Eco-Friendly Synthesis of Zinc Oxide Nanoparticles Using Parthenium hysterophorus Flower Extract for Antimicrobial and Antibiofilm Applications

Abstract

Parthenium hysterophorus, a highly invasive weed from the Asteraceae family, is widely recognized for its detrimental ecological impact. However, recent studies highlight its significant antimicrobial and antibiofilm potential. This plant is rich in bioactive compounds, including alkaloids, flavonoids, phenols, terpenes, and pseudoguaianolides, which contribute to its therapeutic properties. Among its emerging applications, the green synthesis of nanoparticles using P. hysterophorus extracts has gained attention due to its eco-friendly and cost-effective nature. In particular, zinc oxide (ZnO) nanoparticles derived from P. hysterophorus exhibit remarkable antibacterial and antibiofilm activities.
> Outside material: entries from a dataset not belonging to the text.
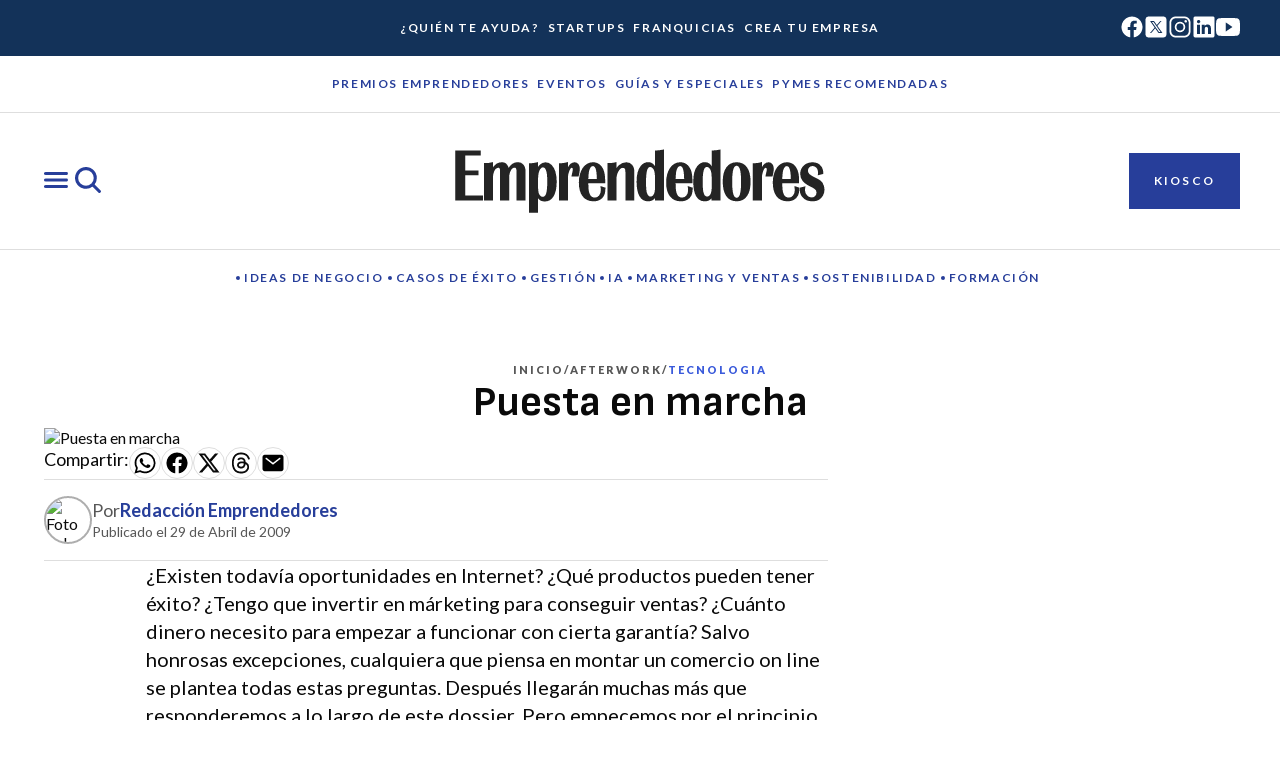

--- FILE ---
content_type: text/javascript; charset=utf-8
request_url: https://emprendedores.es/_nuxt/B7JVSS8B.js
body_size: 480
content:
import{R as i,e as _}from"./CYsJRqMD.js";import{l as c,H as e,J as l,I as a,W as n,M as o,S as r}from"./B0coufI_.js";import"./CG-VbfYz.js";const d={class:"article-author"},m={key:0,class:"article-author__avatar"},p={class:"article-author__name"},h={class:"article-author__name__meta"},u={class:"body-lg strong"},v={class:"article-author__name__statement"},g={class:"body-sm"},f=c({__name:"ArticleAuthor",props:{author:{},authorDescription:{},avatar:{},avataralt:{}},setup(y){return(t,s)=>(r(),e("div",d,[t.avatar?(r(),e("div",m,[n(i,{images:t.avatar,alt:t.avataralt},null,8,["images","alt"])])):l("",!0),a("div",p,[a("div",h,[s[0]||(s[0]=a("p",{class:"body-lg"},"Por",-1)),a("p",u,o(t.author),1)]),a("div",v,[a("p",g,o(t.authorDescription),1)])])]))}}),B=_(f,[["__scopeId","data-v-abe5d981"]]);export{B as default};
These nanoparticles effectively disrupt bacterial biofilms, a key factor in antimicrobial resistance (AMR), which is responsible for over a million deaths annually. Studies indicate that ZnO nanoparticles synthesized from P. hysterophorus extracts inhibit bacterial adhesion, impede biofilm formation, and display potent antibacterial properties against multidrug-resistant pathogens. Furthermore, green-synthesized ZnO nanoparticles leverage the plant’s rich phytochemical profile to enhance their efficacy while adhering to sustainable production principles. Although most research focuses on leaf-derived ZnO nanoparticles, the potential of flower-mediated synthesis remains largely unexplored. Expanding studies in this area could unveil novel antimicrobial strategies with enhanced specificity and potency. The integration of plant-based nanotechnology in biomedical applications presents a promising avenue for combating biofilm-associated infections and addressing global health challenges. Despite its medicinal potential, P. hysterophorus remains an aggressive invasive species, necessitating further research to harness its benefits while mitigating its ecological threats. Our significance of P. hysterophorus-derived nanoparticles in antimicrobial and antibiofilm applications, offering sustainable and effective solutions against drug-resistant infections.